Using CSW-ebRIM, we can create a domain-specific application model (such as one for IoT devices), and we immediately have a “standard” serialization of that model via ebRIM XML. There is no need to argue about the serialization at all – just agree on the model, and we are done. In many cases, an application-specific domain model may already exist and need only be translated into the CSW-ebRIM data model. For example, in the case of aviation there are existing models for AIXM, WXXM, and FXXM. These can be readily recast in CSW-ebRIM, and serialized in ebRIM XML.

The CSW-ebRIM support for Registry-Repository can be useful in several ways in the context of data interchange. In the first case, the repository can contain binary “attachments” which are described by serializable registry objects (ebRIM XML). This can be useful for backwards compatibility with binary encodings, to support the transport of binary attachments, and even to support proprietary encodings as things are transited to an open standard encoding. In the second case, the repository might contain XML or similar text records that are also described by related CSW-ebRIM Registry Objects. Galdos has used this approach to capture virtually all GML application schemas including AIXM, CityGML, and WaterML. GML application schemas (or other XML application schemas) can be maintained in the Registry Platform and automatically applied to data instances in the data payload before they are inserted into the repository.

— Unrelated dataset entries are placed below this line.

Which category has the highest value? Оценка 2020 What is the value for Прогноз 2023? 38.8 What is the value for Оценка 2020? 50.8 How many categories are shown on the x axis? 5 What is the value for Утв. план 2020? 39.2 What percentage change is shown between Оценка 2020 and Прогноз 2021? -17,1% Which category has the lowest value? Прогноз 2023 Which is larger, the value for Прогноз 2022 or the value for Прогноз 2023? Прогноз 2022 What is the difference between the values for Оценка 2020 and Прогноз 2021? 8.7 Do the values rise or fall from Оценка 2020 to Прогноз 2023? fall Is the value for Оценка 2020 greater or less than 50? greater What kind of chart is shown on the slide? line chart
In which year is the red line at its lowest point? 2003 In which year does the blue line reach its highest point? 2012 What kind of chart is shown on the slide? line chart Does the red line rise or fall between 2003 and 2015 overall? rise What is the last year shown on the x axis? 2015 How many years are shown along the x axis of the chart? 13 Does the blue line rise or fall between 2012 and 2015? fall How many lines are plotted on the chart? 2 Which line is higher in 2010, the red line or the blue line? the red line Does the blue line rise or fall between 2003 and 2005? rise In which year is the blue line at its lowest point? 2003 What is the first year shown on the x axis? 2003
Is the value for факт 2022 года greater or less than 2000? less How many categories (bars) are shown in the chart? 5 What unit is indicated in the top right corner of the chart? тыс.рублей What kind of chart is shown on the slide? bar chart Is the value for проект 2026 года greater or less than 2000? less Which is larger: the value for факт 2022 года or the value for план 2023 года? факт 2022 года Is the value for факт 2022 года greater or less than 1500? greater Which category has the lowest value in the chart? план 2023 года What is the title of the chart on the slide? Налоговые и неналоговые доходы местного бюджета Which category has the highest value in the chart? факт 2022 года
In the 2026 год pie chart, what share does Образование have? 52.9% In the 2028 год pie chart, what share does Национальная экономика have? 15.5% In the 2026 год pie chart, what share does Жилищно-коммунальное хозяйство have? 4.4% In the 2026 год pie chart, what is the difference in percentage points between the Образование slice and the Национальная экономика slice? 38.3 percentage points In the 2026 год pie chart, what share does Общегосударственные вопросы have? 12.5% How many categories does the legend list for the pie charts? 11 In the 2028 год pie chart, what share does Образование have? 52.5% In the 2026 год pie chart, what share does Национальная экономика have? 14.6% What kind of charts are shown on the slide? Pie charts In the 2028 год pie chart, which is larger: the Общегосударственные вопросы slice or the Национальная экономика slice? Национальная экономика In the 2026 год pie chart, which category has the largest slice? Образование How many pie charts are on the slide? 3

XML is, of course, quite bulky and a more compact encoding is required in many applications. It makes no sense, however, to develop a specific binary encoding in these cases. A more rational approach is to use one of the existing binary XML encodings, such as EXI or the FastInfoset. We then have a more or less canonical approach to creating a data interchange standard:

Data and Schema Interchange Canonical Model

A Canonical Model for Data and Schema Interchange

Our argument is that the Application-Specific Information Model should be created using the CSW-ebRIM data model. Everything else is then for free.

Note that some might argue for using a relational model as the initial data model in the process. Others may argue for using XML Schema, as is done in GML. While both of these models are quite expressive, they are also very low level. The relational model offers no standard means of representing type inheritance, classification (taxonomies), relationships, or collections, and does not support the notion of an object with properties. Likewise, XML Schema provides no canonical support for the same constructs and neither do GML application schemas.

In addition to providing support for these useful constructs, Registry Platforms also provide the ability to check the conformance of data instances with the application information model, and can do so with degrees of conformance that ranges from strict to lax.

The Application Specific Information Model (schema) can itself be serialized (as can its instances), and it can be immediately utilized by any other registry that is compatible. Moreover, the XML encoding can be easily translated into other XML encodings, then into the default ebRIM XML, and to JSON or other text encodings, or to binary encodings (e.g. EXI) as noted above. A Registry Platform provides this kind of support right out of the box, which means that developers can play with evolving standards and do not have to wait for third-party tools to be created. A Registry Platform provides support right out of the box.

Registry Platforms can provide a solid basis for creating data interchange standards, and they can shorten the process and reduce the cost to create them.